> _EXERCISE 1_: In which journal does the article on the Wbp2 deafness gene say the results were published?
> _EXERCISE 2_: Continue the article on the Wbp2 deafness gene from the point where it stops.

> _SOURCE PASSAGE_:
··········

Wbp2 is a novel deafness gene
Researchers at King's College London and the Wellcome Trust Sanger Institute in the United Kingdom have for the first time demonstrated a direct link between the Wbp2 gene and progressive hearing loss. The scientists report that the loss of Wbp2 expression leads to progressive high-frequency hearing loss in mouse as well as in two clinical cases of children with deafness with no other obvious features. The results are published in EMBO Molecular Medicine.
The scientists have shown that hearing impairment is linked to hormonal signalling rather than to hair cell degeneration. Wbp2 is known as a transcriptional co-activator for estrogen receptor Esr1 and progesterone receptor Pgr. The loss of Wbp2 causes not only progressive high frequency hearing loss, but also results in reduced expression of Esr1, Esr2 and Pgr in the cochlea – a part of the inner ear. Understanding the estrogen-sensitive molecular networks specific to hearing offers an unprecedented putative new target for the control of the estrogen signalling pathway in the auditory system that could prevent or reverse progressive hearing loss.
"Our study demonstrates that hearing thresholds are normal in young Wbp2 mutant mice, but are raised at high frequencies by four weeks of age," says EMBO Member Karen Steel of King's College London, the senior author of the study. "More importantly, we also demonstrate that Wbp2 is crucial for hearing in humans. We found two children affected by severe to profound deafness, each carrying two variants of the WBP2 gene."

··········

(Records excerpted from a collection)

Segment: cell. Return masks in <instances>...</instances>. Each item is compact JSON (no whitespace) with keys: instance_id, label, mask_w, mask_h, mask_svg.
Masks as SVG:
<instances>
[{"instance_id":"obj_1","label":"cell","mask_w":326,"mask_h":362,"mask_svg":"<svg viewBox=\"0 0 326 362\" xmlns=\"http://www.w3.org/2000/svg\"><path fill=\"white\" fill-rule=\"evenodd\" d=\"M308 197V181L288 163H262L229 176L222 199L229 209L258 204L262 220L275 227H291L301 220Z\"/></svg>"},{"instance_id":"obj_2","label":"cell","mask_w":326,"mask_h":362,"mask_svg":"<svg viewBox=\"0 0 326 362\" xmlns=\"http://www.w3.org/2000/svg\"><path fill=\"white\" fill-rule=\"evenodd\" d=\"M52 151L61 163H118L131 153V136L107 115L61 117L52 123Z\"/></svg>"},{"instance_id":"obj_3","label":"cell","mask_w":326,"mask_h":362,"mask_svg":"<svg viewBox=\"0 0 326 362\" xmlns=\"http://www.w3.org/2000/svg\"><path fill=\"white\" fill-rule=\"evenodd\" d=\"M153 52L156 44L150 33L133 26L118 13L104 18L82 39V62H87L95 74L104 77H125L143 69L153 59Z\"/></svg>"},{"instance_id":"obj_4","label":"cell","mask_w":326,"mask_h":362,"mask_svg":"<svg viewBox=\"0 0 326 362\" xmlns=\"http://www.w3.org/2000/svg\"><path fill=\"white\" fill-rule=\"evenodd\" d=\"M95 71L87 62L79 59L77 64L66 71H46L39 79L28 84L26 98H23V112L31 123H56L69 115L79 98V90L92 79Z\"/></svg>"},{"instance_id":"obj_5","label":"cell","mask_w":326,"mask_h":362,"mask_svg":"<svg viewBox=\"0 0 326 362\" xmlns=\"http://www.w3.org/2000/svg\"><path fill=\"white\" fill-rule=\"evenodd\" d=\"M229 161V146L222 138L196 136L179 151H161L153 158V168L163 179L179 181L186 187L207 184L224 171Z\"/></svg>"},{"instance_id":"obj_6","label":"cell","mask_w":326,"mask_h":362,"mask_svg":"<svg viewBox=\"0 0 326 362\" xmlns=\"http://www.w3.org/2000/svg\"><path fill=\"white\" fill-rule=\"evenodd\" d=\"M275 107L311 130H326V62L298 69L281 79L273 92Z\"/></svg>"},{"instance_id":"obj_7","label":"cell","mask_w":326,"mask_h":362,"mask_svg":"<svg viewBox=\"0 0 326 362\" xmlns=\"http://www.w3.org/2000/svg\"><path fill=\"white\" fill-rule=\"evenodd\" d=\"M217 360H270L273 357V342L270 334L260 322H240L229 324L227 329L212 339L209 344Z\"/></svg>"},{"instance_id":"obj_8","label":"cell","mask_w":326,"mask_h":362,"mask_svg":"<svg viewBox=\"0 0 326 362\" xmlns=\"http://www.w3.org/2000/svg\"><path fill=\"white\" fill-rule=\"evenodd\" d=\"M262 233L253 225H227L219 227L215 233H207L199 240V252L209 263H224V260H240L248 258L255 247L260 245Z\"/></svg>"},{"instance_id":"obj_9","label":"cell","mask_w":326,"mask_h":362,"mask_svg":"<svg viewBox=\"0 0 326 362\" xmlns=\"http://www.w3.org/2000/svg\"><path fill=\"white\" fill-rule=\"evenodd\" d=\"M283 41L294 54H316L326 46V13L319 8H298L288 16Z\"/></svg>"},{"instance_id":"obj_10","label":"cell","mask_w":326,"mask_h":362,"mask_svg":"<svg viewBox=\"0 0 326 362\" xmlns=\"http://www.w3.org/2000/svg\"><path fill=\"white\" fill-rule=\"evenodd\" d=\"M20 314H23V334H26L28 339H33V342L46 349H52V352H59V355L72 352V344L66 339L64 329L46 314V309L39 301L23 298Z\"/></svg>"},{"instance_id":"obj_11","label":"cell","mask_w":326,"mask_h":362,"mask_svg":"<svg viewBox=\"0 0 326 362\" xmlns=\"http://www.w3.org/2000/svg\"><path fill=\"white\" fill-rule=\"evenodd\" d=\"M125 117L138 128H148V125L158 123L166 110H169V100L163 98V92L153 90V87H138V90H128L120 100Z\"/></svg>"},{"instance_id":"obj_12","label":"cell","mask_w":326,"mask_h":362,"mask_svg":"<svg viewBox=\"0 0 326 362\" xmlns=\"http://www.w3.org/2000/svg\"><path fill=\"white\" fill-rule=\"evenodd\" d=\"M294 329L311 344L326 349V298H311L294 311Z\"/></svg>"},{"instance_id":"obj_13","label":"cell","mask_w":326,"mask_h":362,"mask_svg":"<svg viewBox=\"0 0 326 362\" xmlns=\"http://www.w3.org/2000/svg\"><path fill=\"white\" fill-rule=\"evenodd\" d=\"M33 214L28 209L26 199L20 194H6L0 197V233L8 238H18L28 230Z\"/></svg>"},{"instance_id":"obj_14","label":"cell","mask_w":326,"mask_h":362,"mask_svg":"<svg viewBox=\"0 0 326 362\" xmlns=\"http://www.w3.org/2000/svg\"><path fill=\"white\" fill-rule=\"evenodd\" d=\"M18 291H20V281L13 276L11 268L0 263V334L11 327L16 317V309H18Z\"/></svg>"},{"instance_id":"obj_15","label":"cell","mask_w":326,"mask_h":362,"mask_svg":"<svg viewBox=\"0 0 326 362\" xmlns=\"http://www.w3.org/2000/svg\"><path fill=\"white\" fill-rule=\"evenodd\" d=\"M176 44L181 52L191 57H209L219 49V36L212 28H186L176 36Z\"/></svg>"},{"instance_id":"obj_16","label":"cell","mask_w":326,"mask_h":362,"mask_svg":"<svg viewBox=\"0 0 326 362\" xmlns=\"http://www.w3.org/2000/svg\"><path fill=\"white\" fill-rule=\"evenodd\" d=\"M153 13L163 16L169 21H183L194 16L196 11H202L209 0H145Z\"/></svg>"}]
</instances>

··········

> _TASK RESPONSE 1_: EMBO Molecular Medicine.

> _TASK RESPONSE 2_:
Progressive hearing loss is a very common disease. However, very little is known about its molecular mechanisms. As a result, targets for medical therapies have been lacking. It has been known that estrogen signalling protects against noise-induced hearing loss. However, estrogen-based therapies have not been generally considered for hearing impairment due to their widespread effects. This study opens up the Wbp2 pathway as a new route to therapeutic approaches that more specifically target the inner ear.
Wbp2 was found to be involved in progressive hearing loss during a large-scale screen for hearing defects in newly-generated targeted mouse mutants. The finding of a new gene involved in human deafness following the initial discovery of its role in the mouse also emphasizes the value of mouse genetics research for better understanding human disease.